Ruego a Evodia y a Síntique, que sean de un mismo sentir en el Señor.

(Filipenses 4:2)

El andar colectivo de los creyentes

Pablo amaba a los creyentes en Filipo y se regocijaban en el amor que ellos le tenían, pero veía que para ellos una cosa era amar y ser amable con un apóstol lejano, y otra muy distinta era estar de acuerdo entre ellos. Probablemente, tanto Evodia como Síntique habían contribuido en el don que Epafrodito le llevó a Pablo de parte de los filipenses, aunque ambas no estaban conviviendo en armonía entre ellas en su asamblea local. ¿Cómo podía suceder tal cosa? Se debía a una falta de abnegación. Una cosa es caminar solo, pero otra muy distinta es caminar con nuestros hermanos y hermanas, reconociendo en la práctica la gran verdad de la unidad del cuerpo, recordando que somos “miembros los unos de los otros”.

Somos miembros de un cuerpo vivo, en el que cada uno de noso­tros se relaciona con otros miembros, unidos por un vínculo que ningún poder terrenal puede romper. Hay una relación formada por la presencia del Espíritu Santo, el cual no solamente mora en cada miembro individualmente, sino que permanece en la Iglesia como aquel que ha unido a los miembros en un solo cuerpo. La Iglesia es el cuerpo de Cristo, Cabeza viva en los cielos, y esto gracias a la presencia del Espíritu de Dios en ella.

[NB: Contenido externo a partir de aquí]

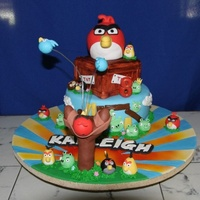Angry Birds Angry Birds cake bottom and middle layers were cake, big bird on top and all small birds and pigs were RKT covered in fondant. The nest,...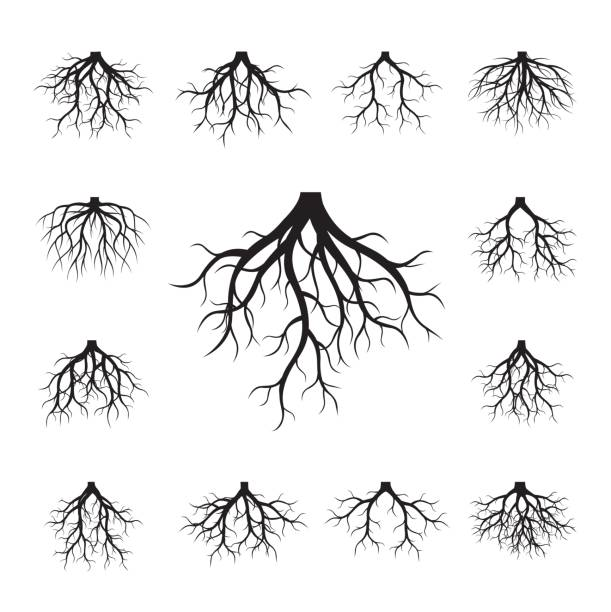 illustrazioni stock, clip art, cartoni animati e icone di tendenza di collection of black roots. - radice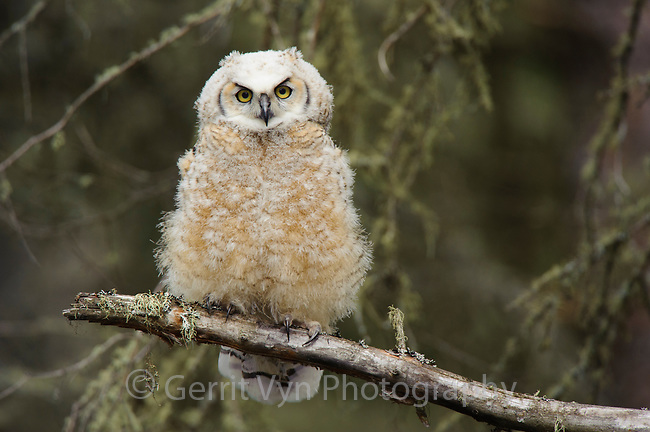 Fledgling Great Horned Owl (Bubo virginianus). Alberta, Canada. May.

Somos llamados a caminar en el reconocimiento práctico de esta gran verdad, y esto demanda que renunciemos a nosotros mismos.

Si fuéramos simplemente creyentes solitarios, siguiendo cada uno el camino que hemos escogido, caminando a la luz de nuestro propio fuego (cf. Is. 50:11), entonces nuestro yo tendría cabida. Si Evodia y Síntique hubieran caminado solas, entonces no hubieran existido enfrentamientos ni disputas. Pero debían caminar juntas, y eso exigía que renunciaran a sí mismas. Debemos recordar que los cristianos no somos miembros de un club o una asociación humana; somos miembros de un cuerpo, unidos unos con otros, y todos uni­dos, por el Espíritu que mora en nosotros, con la Cabeza resucitada y glorificada en los cielos.